Once all ‘votes’ are counted, Altena announces the results on their engagement platform and proceeds to implementation, together with the applicants of the chosen ideas. The original suggesters, supported by interested neighbors and the municipality, lead in implementing these projects.
Falkirk Council surveys residents on 20mph speed limits (United Kingdom)
To enhance road safety and promote sustainable travel, Falkirk Council, in line with the Scottish Government’s National Strategy, launched a survey to gather residents’ views on implementing 20mph speed limits in their areas.
Using CitizenLab’s efficient built-in Survey tool, the council reached out to its residents, inviting them to share their opinions on this significant change. The response was overwhelming – 1,568 residents participated, reflecting the community’s strong interest in road safety.
Example of the survey on Falkirk’s engagement platform
Although small, this project highlights a crucial aspect of community engagement: the power of addressing topics that resonate deeply with residents. By focusing on road safety, a concern shared by many, Falkirk Council gathered valuable insights and saw a surge in resident sign-ups on their platform. This approach demonstrates how targeted, relevant topics can effectively engage communities and drive participation.
Falkirk Council will communicate the survey results on the platform, ensuring transparency and keeping residents informed about the steps being taken based on their feedback.
Harderwijk reimagines old military base as a vibrant community space (Netherlands)

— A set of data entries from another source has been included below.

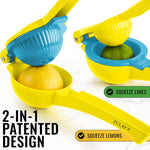 Metal 2 In 1 Lemon Lime Squeezer Hand Juicer Lemon Squeezer Max Extraction Manual Citrus Juicer Vibrant Yellow And Blue Atoll
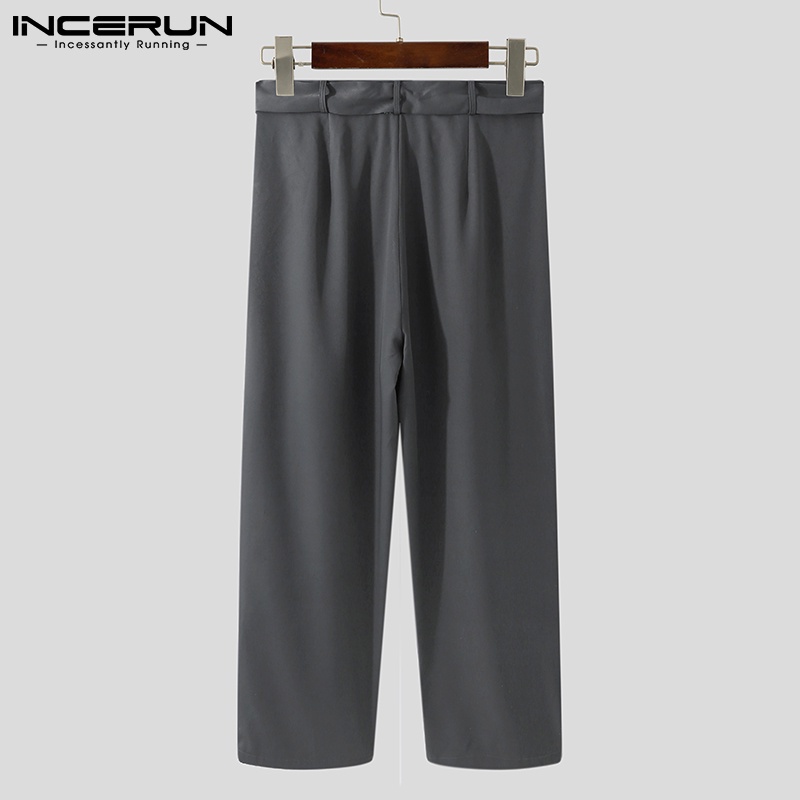 Quần dài INCERUN mềm thẳng màu đơn sắc thời trang đơn giản cho nam
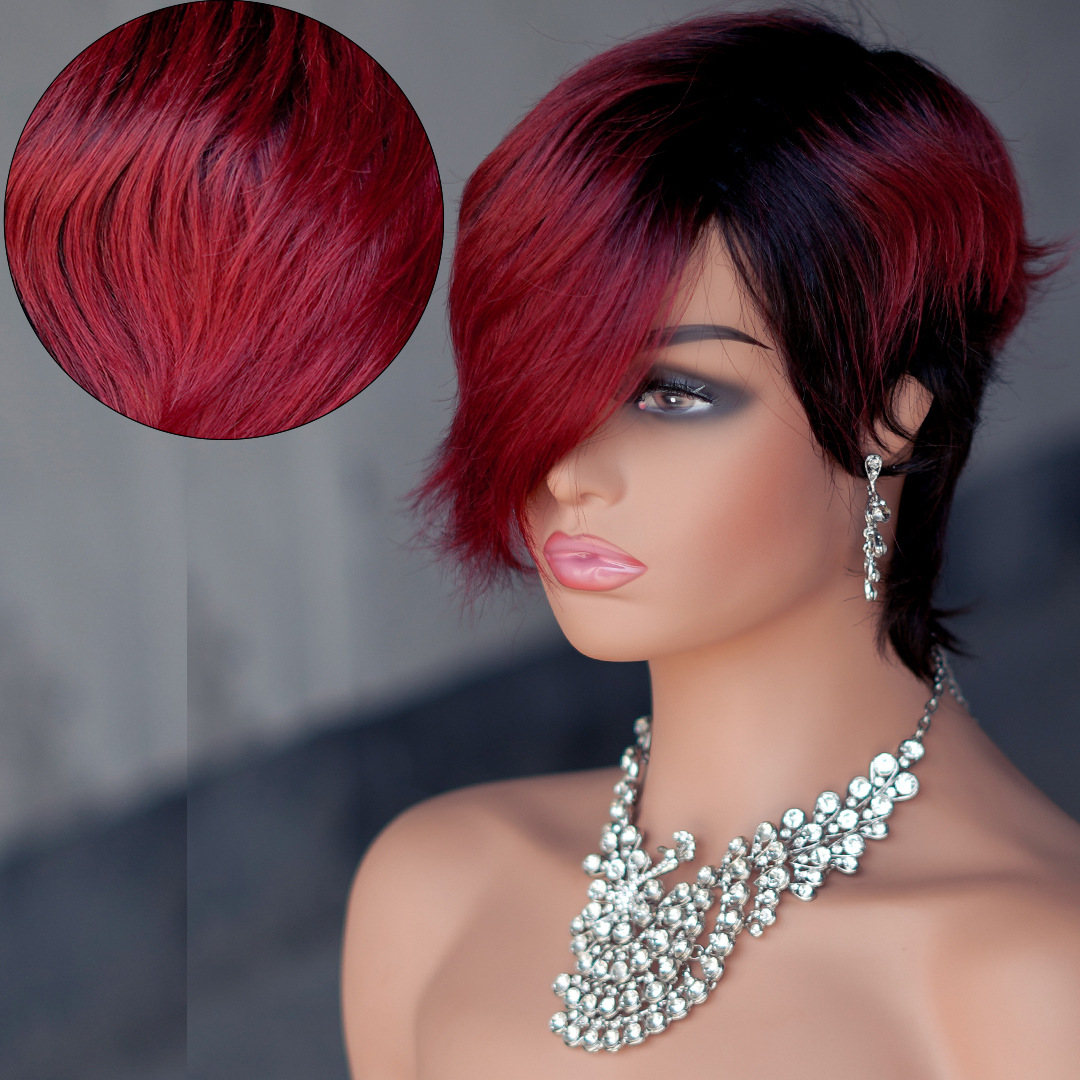 Europe and America Short Elfin Straight Simulation Human Hair Wigs With Bangs Full Lace Front Wigs For Black Women Glueless Fringe Wig Bangs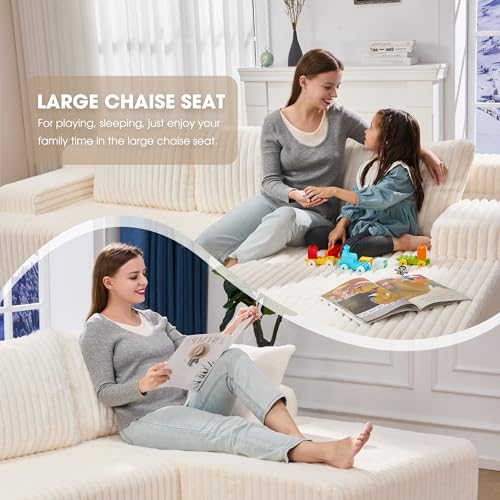 Modular L-Shape Sectional Sofa with Oversized Chaise A47792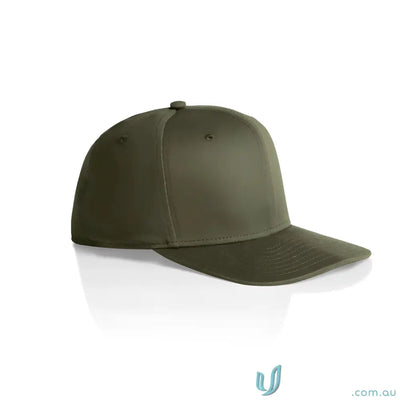 Dark olive green AS Colour Stock Flex Cap with flat peak and structured crown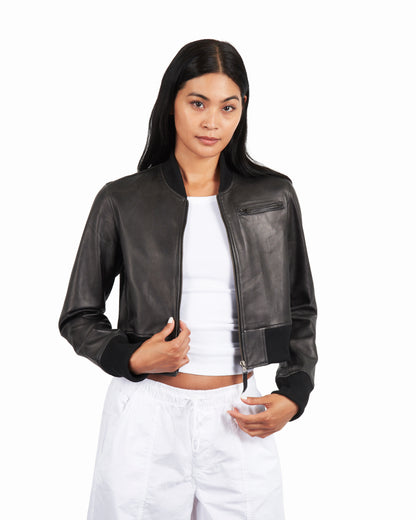 Collins Patina Leather Jacket Black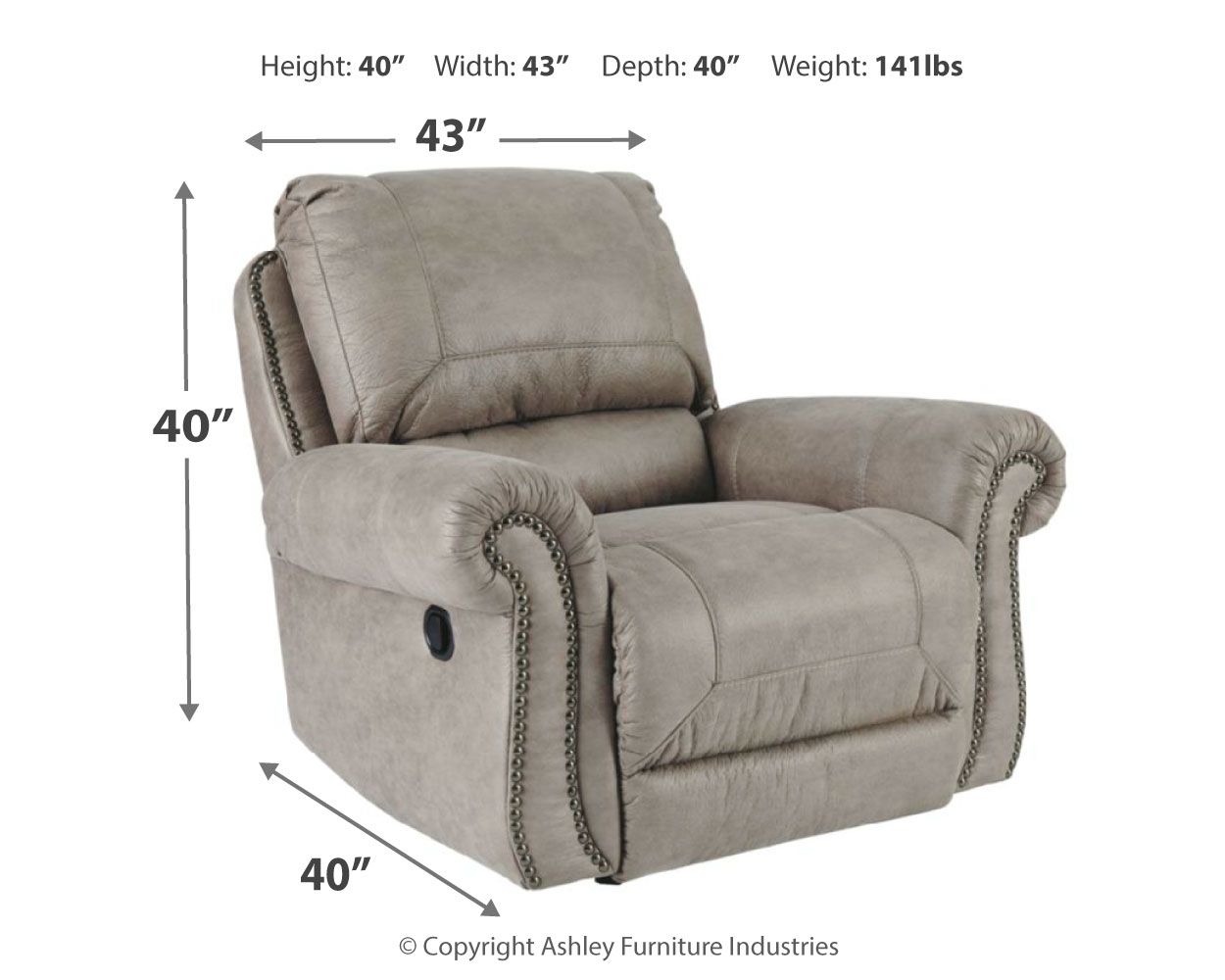 Ashley Furniture Olsberg - Steel - Rocker Recliner | Meri Furniture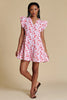 The Team Toile Flutter Sleeve Dress Georgia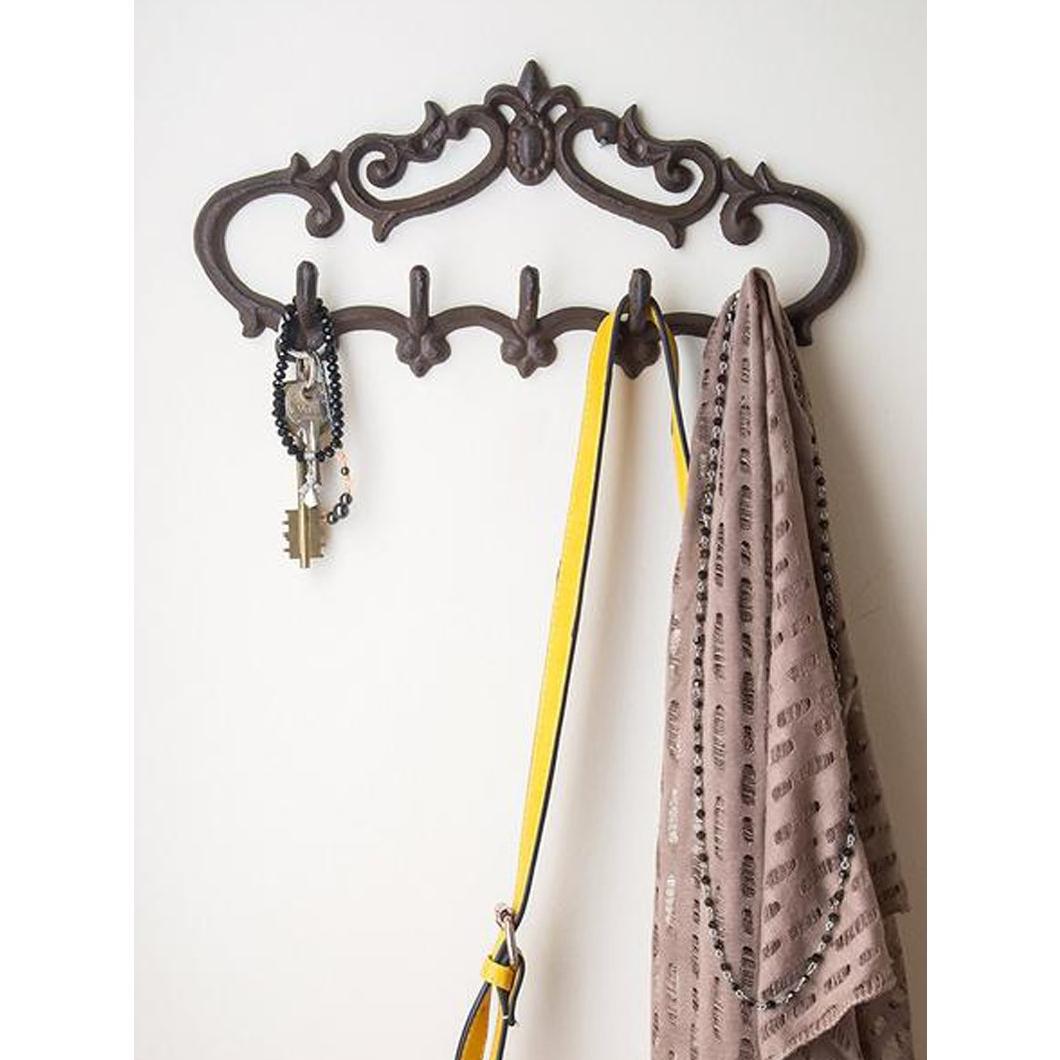 Cast Iron Wall Hanger - Vintage design with 5 hooks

Local governments often shy away from launching extensive, long-term projects due to the challenge of maintaining public interest and engagement over an extended period. However, the municipality of Harderwijk in the Netherlands is embracing this challenge with determination. They’re steadfast to set an example with their ambitious plan to transform the former Kranenburg barracks, an old military site, into a vibrant and multifaceted neighborhood. For this project, set to run until December 2027, they actively invite the residents to contribute their ideas.
To lay the foundations for a development framework, Harderwijk is asking the community’s opinion on a series of topics through surveys on the CitizenLab platform – from the number of homes to sustainability, heritage, and mobility. This segmented approach ensures that feedback is targeted and relevant, allowing residents to enagge effectively.
Screenshot of Harderwijk’s engagement platform. The text was originally in Dutch and this depiction is machine-translated.
Recognizing the complexity of this long-term redevelopment, Harderwijk has created a dedicated landing page on the CitizenLab platform. This central hub is organized with individual folders for each sub-theme, making it easy for residents to find and contribute to the topics that matter most to them.
To kickstart engagement and add an element of excitement, participants can win movie tickets. With this clever strategy, the engagement team wants to spark initial interest and get the community talking about the project. By linking engagement to a fun and accessible reward, you can draw in a diverse range of voices right from the start.
Once this framework is established, the municipality and residents will collaboratively work on the master plan and designs in later phases, ensuring that the redevelopment is a true co-creation between the government and its community.